Starting at "In order to" and stopping after "12 and the battery module 18.", rewrite the passage on battery charging with "energy storage module" in place of "battery module".

(READING PASSAGE)
-- Start --

In order to ensure that the battery module 18 maintains sufficient charge for use when needed, when the external AC power supply is available, the second branch circuit 22 is configured to charge the battery module 18 through the first AC/DC conversion module 14 a. In an embodiment, an alternating current provided by the external AC power supply is converted into a direct current through the first AC/DC conversion module 14 a to charge the battery module 18.
Referring to FIG. 1 , in some embodiments, the first AC/DC conversion module 14 a includes a first AC/DC sub-conversion module 28 connected to the first AC input interface 12 and the battery module 18.
In this way, the first AC/DC sub-conversion module 28 can perform an AC-DC conversion between the external AC power supply and the battery module 18.

-- End --

(EXTRACTED INFORMATION)
-- Start --

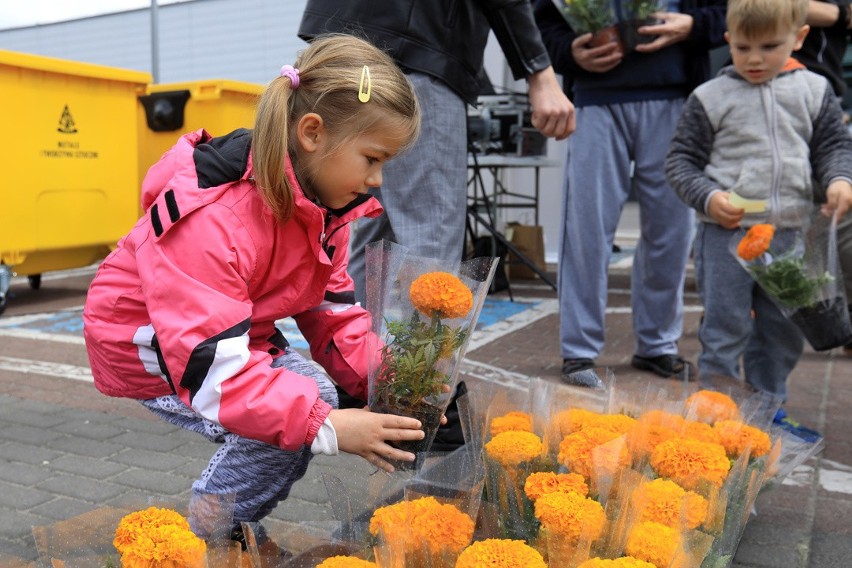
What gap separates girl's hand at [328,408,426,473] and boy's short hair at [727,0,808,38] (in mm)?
2161

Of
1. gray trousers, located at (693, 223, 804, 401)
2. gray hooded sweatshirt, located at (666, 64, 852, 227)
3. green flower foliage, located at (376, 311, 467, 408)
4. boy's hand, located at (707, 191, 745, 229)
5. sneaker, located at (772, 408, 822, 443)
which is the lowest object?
sneaker, located at (772, 408, 822, 443)

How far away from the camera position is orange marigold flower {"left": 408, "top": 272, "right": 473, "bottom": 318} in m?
1.92

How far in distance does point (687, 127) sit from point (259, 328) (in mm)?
2075

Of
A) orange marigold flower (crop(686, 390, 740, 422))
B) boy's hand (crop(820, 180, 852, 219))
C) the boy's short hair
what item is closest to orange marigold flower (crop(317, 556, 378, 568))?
orange marigold flower (crop(686, 390, 740, 422))

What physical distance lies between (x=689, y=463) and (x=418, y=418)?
61cm

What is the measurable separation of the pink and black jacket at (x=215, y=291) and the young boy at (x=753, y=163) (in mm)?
1754

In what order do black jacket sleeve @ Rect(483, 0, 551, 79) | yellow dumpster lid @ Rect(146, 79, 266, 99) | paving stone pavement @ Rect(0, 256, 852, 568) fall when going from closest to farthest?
paving stone pavement @ Rect(0, 256, 852, 568) → black jacket sleeve @ Rect(483, 0, 551, 79) → yellow dumpster lid @ Rect(146, 79, 266, 99)

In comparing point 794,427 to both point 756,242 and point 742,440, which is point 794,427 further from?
point 742,440

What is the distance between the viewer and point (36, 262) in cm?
664

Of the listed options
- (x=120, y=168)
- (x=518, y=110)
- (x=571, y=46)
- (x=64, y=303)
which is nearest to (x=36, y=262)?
(x=64, y=303)

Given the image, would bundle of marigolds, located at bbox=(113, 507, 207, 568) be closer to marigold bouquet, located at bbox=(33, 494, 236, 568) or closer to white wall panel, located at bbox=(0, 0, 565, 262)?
marigold bouquet, located at bbox=(33, 494, 236, 568)

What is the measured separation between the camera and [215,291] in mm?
Answer: 1802

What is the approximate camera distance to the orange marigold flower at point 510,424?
2197mm

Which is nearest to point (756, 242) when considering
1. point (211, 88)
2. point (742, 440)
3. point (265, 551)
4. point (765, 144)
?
point (765, 144)
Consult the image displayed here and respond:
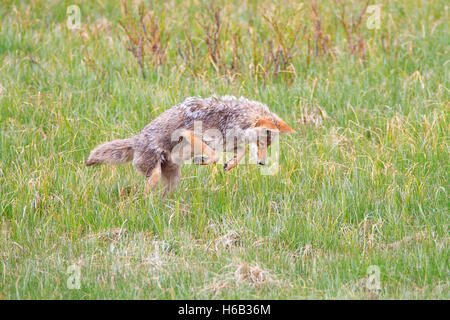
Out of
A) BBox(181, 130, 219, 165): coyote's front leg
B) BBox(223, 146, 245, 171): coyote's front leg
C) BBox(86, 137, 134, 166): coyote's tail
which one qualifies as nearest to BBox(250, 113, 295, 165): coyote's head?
BBox(223, 146, 245, 171): coyote's front leg

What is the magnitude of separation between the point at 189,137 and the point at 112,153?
912mm

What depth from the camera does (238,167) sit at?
24.4 feet

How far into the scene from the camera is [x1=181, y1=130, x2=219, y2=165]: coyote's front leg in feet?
21.7

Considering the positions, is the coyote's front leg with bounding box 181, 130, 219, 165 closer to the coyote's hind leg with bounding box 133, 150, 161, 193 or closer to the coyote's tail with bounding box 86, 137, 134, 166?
the coyote's hind leg with bounding box 133, 150, 161, 193

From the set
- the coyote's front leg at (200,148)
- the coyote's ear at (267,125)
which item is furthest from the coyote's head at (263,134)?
the coyote's front leg at (200,148)

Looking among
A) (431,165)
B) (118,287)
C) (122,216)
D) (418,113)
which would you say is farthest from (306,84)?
(118,287)

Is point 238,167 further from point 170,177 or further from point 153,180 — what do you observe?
point 153,180

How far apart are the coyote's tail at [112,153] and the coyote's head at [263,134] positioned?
1.39 meters

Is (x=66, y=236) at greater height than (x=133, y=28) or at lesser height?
lesser

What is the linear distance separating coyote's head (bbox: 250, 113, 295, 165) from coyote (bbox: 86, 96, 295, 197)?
0.04 feet

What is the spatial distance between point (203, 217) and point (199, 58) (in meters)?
4.13

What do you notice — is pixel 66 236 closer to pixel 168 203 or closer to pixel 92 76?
pixel 168 203

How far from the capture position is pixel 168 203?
276 inches

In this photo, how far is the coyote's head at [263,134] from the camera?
647cm
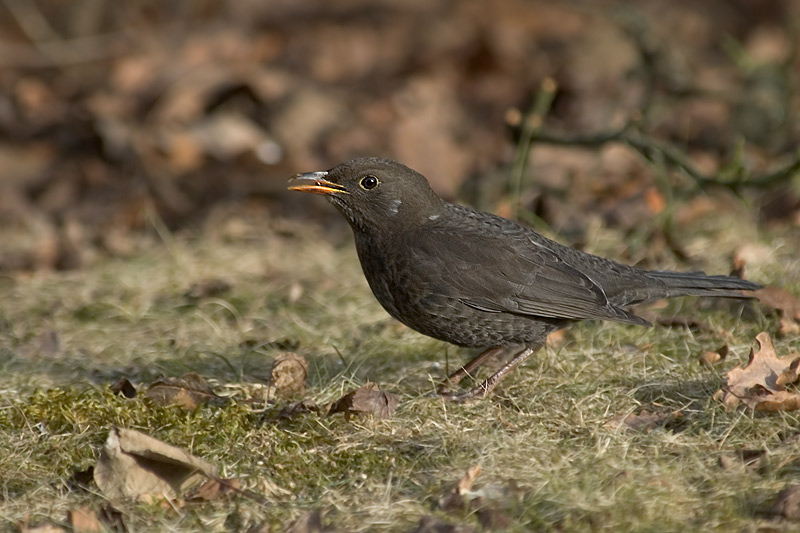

-- End --

(TASK RESPONSE)
In order to ensure that the energy storage module 18 maintains sufficient charge for use when needed, when the external AC power supply is available, the second branch circuit 22 is configured to charge the energy storage module 18 through the first AC/DC conversion module 14 a. In an embodiment, an alternating current provided by the external AC power supply is converted into a direct current through the first AC/DC conversion module 14 a to charge the energy storage module 18.
Referring to FIG. 1 , in some embodiments, the first AC/DC conversion module 14 a includes a first AC/DC sub-conversion module 28 connected to the first AC input interface 12 and the energy storage module 18.